Your assignment -
Using the data below, transcribe exactly everything from the line that contains "stock photo of" down to the line that contains "Caltrans crews work". Include both of those lines and none of the pictures.

Data excerpts -
=======

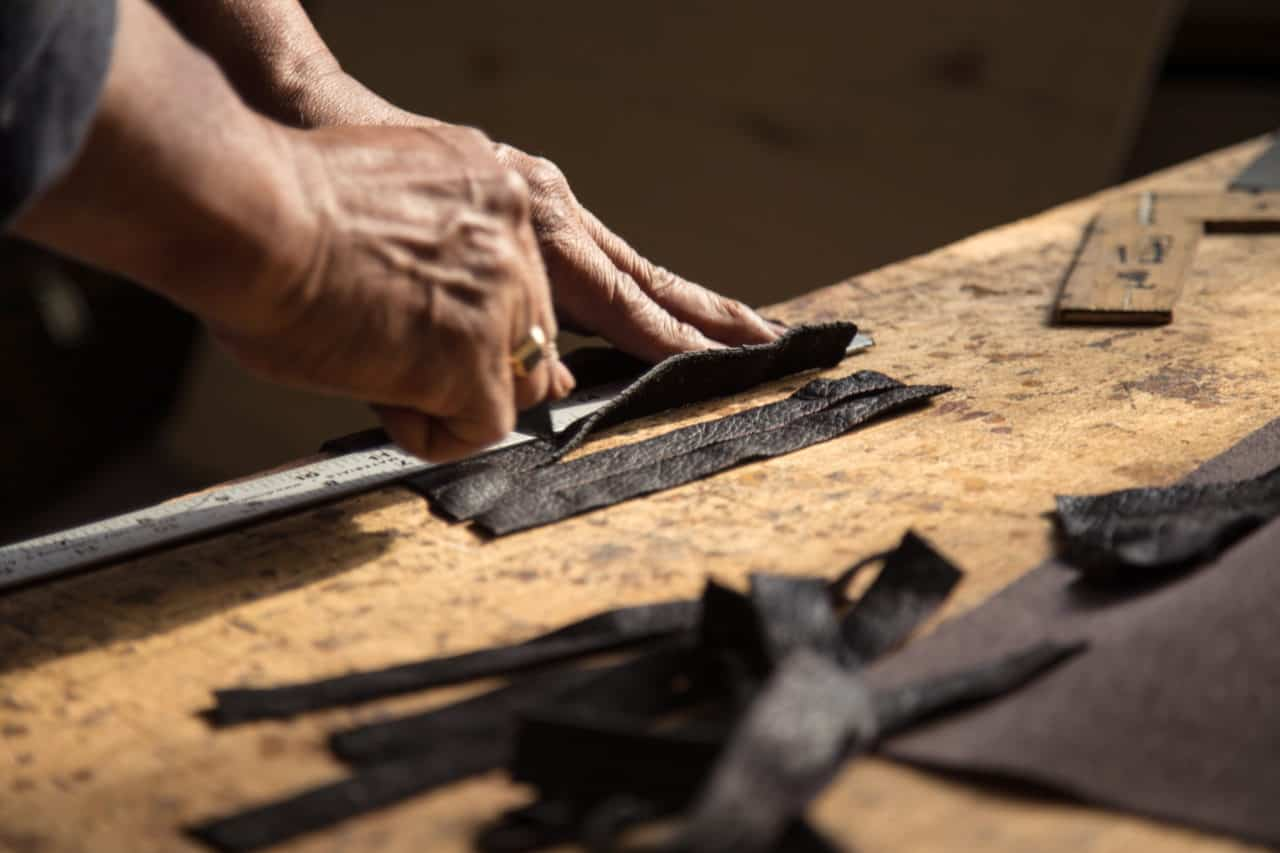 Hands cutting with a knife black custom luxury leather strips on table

=======

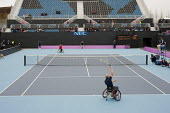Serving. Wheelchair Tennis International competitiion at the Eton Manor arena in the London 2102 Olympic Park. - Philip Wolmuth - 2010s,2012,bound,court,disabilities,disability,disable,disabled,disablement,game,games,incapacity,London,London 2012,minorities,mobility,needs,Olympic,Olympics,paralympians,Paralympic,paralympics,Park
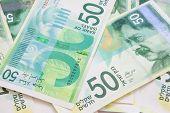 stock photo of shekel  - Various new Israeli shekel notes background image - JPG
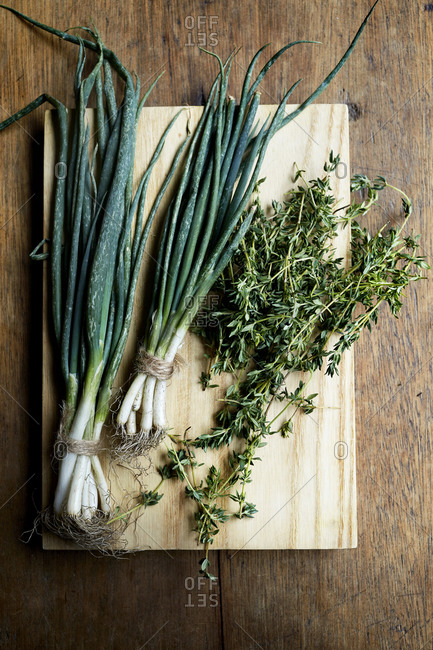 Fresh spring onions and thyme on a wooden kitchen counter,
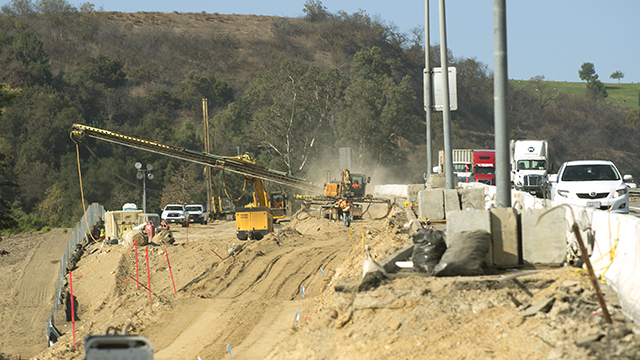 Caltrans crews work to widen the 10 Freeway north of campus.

=======

Your solution -
 stock photo of shekel  - Various new Israeli shekel notes background image - JPG
 Fresh spring onions and thyme on a wooden kitchen counter,
 Caltrans crews work to widen the 10 Freeway north of campus.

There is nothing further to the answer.